I was out riding today when I noticed something that I notice a lot. Something that pisses me off. Something that almost took me and Rhea out of the picture a couple of years ago.

I'm talking about loose parts on cars.

I was riding down Rabbit Road here in Santa Fe when I noticed the car in front of me had something hanging from the underside. Whatever it was kept bouncing against the pavement, only a couple inches off the ground while the rest of the undercarriage sat much higher.

Something was broken. Something was loose. Something was hanging on by a fucking thread. And the driver appeared completely oblivious.

I don't get that luxury on a motorcycle. Particularly not on a performance bike.

If something starts coming loose, I fix it. Immediately. Because small problems become big problems at highway speeds when you're balancing on two wheels.

A loose bolt becomes a vibration. A vibration becomes a failure. A failure becomes a very bad day.

Motorcyclists learn this lesson quickly.

Car owners, on the other hand, often seem to take a weird pride in neglecting their vehicles. The check engine light has been on for six months. The funny noise has been there since Christmas. The bumper is secured with zip ties and positive thinking.

And apparently that's just fine.

Until something falls off.

And that's where my problem begins.

Because when a piece falls off your car, it doesn't simply become your problem anymore. It becomes everybody's problem. Especially for motorcycles.

A loose muffler. A piece of plastic. A chunk of metal. A suspension component. A tread separation. At highway speeds, any of those can become a projectile. And when you're surrounded by airbags, seatbelts, steel doors, crumple zones, and six thousand pounds of vehicle, you might never even notice what happened.

The biker behind you absolutely will.

The pedestrian crossing the street might too.

A couple years ago, I experienced exactly that. I was boxed into traffic when a chunk of metal broke loose from a vehicle beside me at highway speed. It slammed into my front fork, ricocheted around the motorcycle, and smashed into my leg.

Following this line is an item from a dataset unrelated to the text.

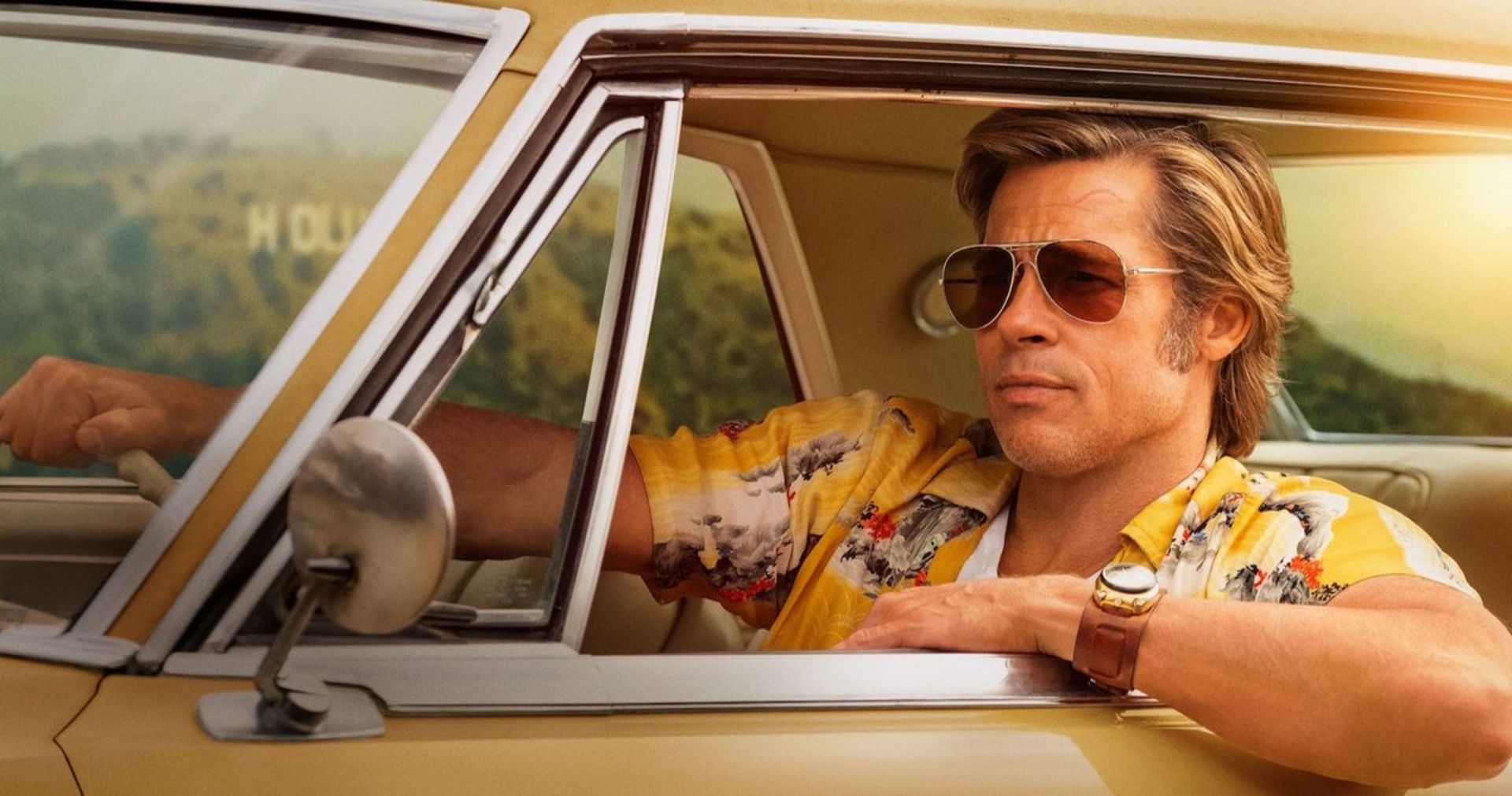 2021-3-brad-pitt-takes-the-lead-in-bullet-train-from-hobbs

Had it struck the pavement in front of me, I might have gone down.

Had it hit me directly, it could have broken my leg.

Instead, I got lucky.

Motorcyclists survive on luck often enough already. We don't need additional challenges launched at us from underneath your car.

So here's my favor: Take care of your vehicles. Inspect them. Listen to them. Pay attention when something changes. If you hear a new sound, investigate it. If you feel a new vibration, investigate it. If something looks loose, hanging, cracked, broken, or otherwise questionable, investigate it. Because you're not just maintaining transportation. You're maintaining a machine that weighs thousands of pounds and shares the road with other human beings.

And when parts start falling off, the consequences don't always belong to you. Sometimes they belong to the family riding behind you. Sometimes they belong to the pedestrian in the crosswalk. Sometimes they belong to someone who never saw it coming.

Take care of your fucking vehicles. Other people's lives may depend on it.